Bitcoin is once again commanding the spotlight. On May 21, BTC surged past $109,500, setting a fresh all-time high and igniting renewed chatter about just how far this rally can go. With traditional markets flashing warning signs and gold losing its shine, institutional and retail capital alike are making a decisive pivot toward digital assets — and Bitcoin is the clear beneficiary.
But what’s really driving this surge, and can Bitcoin maintain momentum above the key $110,000 threshold?
Texas Spurs Confidence with Strategic Bitcoin Reserve Bill
One of the biggest bullish triggers this week came out of Texas. The state Senate made headlines after passing a bill allowing Bitcoin to be held as part of its strategic reserve. This marks a significant shift in state-level policy and is another sign that institutional and governmental attitudes toward BTC are maturing.
Not surprisingly, Bitcoin’s price responded swiftly. Following the announcement, BTC spiked to $109,565, according to CoinGecko, briefly flipping Amazon in market value to become the fifth most valuable asset globally. Daily trading volume surged to over $44.5 billion, the highest since early May — a strong signal that buyers are backing this breakout with real capital.
Flight from Gold and Equities Accelerates
Zooming out, broader market dynamics are also favoring Bitcoin. Investors appear to be exiting traditional safe-haven assets like gold, as well as pulling out of an increasingly volatile stock market. According to Barchart, the SPDR Gold Trust ($GLD) saw $2 billion in outflows last week — the biggest weekly drop since 2013.
This mass exodus from gold coincides with rising fears of a U.S. recession. The Consumer Sentiment Index (CSI) recently plunged to 50.8 — a level that previously signaled downturns in 2001, 2008, and 2020. Kurt S. Altrichter, founder of Ivory Hill Wealth, emphasized the historical significance of this drop, suggesting another economic storm could be on the horizon.
Adding fuel to Bitcoin’s rally, top hedge funds are now shorting equities and redirecting that capital into BTC. As noted by trader S. Joseph Burns, there’s growing evidence that institutional players are leaning heavily into Bitcoin as a macro hedge.
Key Levels to Watch: Is $150K a Realistic Target?
With bullish momentum building, traders are watching two levels closely. First is $110,000 — a key psychological and technical resistance. A convincing break above this zone, supported by a volume push above $50 billion, could pave the way for BTC to test $125K and potentially $150K in Q3 2025.

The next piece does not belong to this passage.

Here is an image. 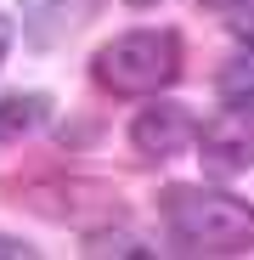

On the downside, $105,000 is the critical support. If Bitcoin loses this level, the next stop could be $100,000 — but strong on-chain accumulation data suggests buyers are likely to step in aggressively before that happens.
Technical Indicators Align in Bitcoin’s Favor
From a charting perspective, the setup looks strong. A golden cross has formed between the 5-day and 13-day simple moving averages — often considered a reliable bullish signal. BTC has also continued to trade well above key short-term SMAs: the 5-SMA at $105,767, 8-SMA at $104,946, and 13-SMA at $104,489. These indicators form a rising channel, suggesting the uptrend remains intact.
Volume has normalized since early May, but net positive flows and a bullish daily candle with a long upper wick suggest the market isn’t done climbing just yet. As long as BTC holds above the 13-SMA, bulls remain in control. A breakout above $109,845 could clear the path toward $112,000 and beyond.
Final Thoughts: A Perfect Storm for Bitcoin?
Between capital rotating out of gold and equities, increasing institutional buy-in, and state-level endorsements like Texas’s Bitcoin reserve bill, this rally is more than just hype. It’s underpinned by shifting macroeconomic currents and a growing recognition of Bitcoin as a strategic asset.
If these trends continue — and the Federal Reserve responds to economic weakness with rate cuts — the stars could align for a push toward $150,000 in the months ahead.
The question now is simple: will Bitcoin seize the moment?